YEKATERINBURG, Russia (Reuters) - Egypt coach Hector Cuper does not mind his team being described as defensive and is not about to rip up the playbook that has brought them to their first World Cup finals in 28 years.
Since the Argentine coach took charge in 2015, the Pharaohs, who can boast one of the world’s top goalscorers Mohamed Salah, have enjoyed success with a style that is more efficient than thrilling.
“For three years and a few months we’ve decided on a certain path... We’ve achieved a lot by following that path, so with very little time before the World Cup it would be risky to change things substantially in our style,” Cuper told reporters on the eve of Friday’s game against Uruguay.
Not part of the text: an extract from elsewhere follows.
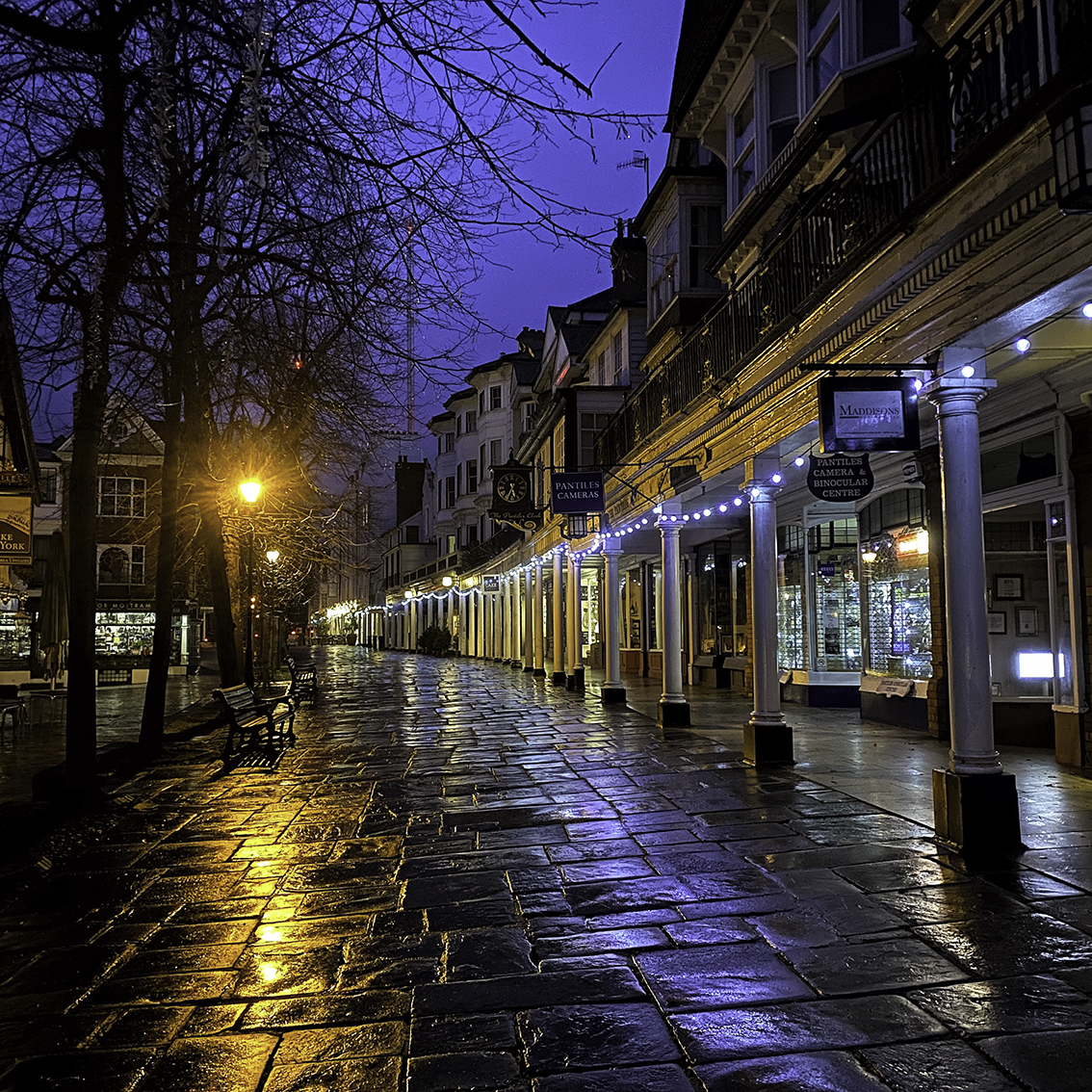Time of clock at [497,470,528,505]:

“I don’t like to practise at the World Cup with things we haven’t done before. Sometimes, you have to perfect and fine-tune the things that you do well.”
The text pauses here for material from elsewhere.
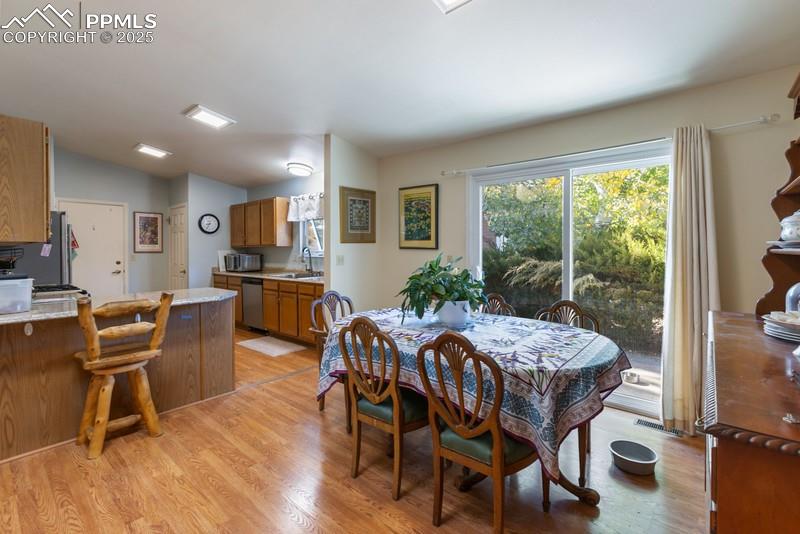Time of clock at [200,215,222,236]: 8:34
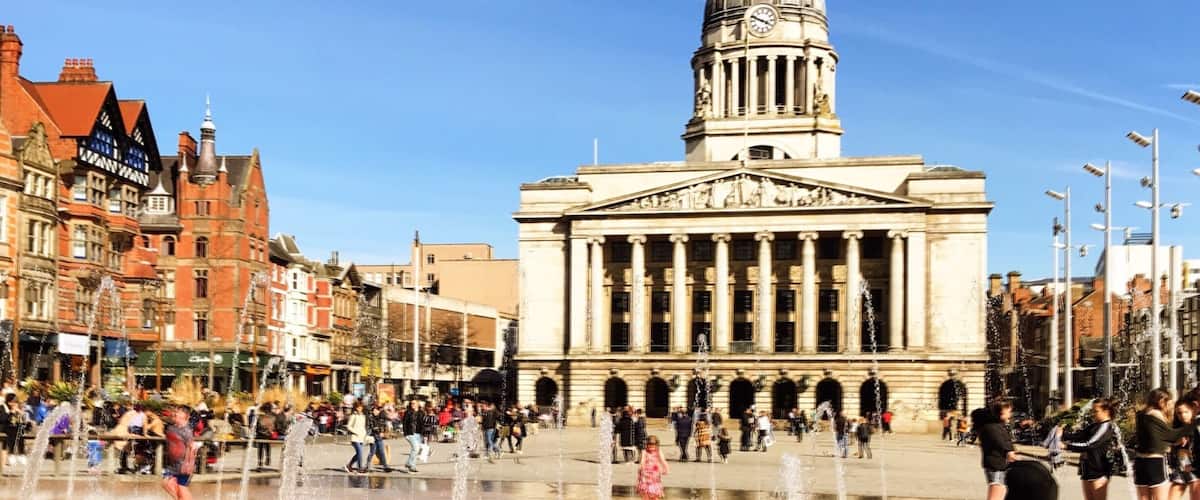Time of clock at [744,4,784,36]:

Cuper ended the agony of millions of Egyptian fans by announcing Salah was almost certain to play on Friday after recovering from a shoulder injury he sustained while playing for Liverpool in their Champions League defeat by Real Madrid on May 26.
But he was also mindful of issues at the back, where Egypt were exposed in a 3-0 defeat by Belgium in a May 7 friendly.
“Perhaps we still need to work a bit more on defence,” he acknowledged, sitting alongside veteran goalkeeper Essam El-Hadary who at 45 will become the oldest player to take part in the World Cup finals if he takes the field on Friday.
Hadary, the captain, said making it to the tournament was the culmination of 25 years of hard work.
“I will be the happiest person in the world,” he said.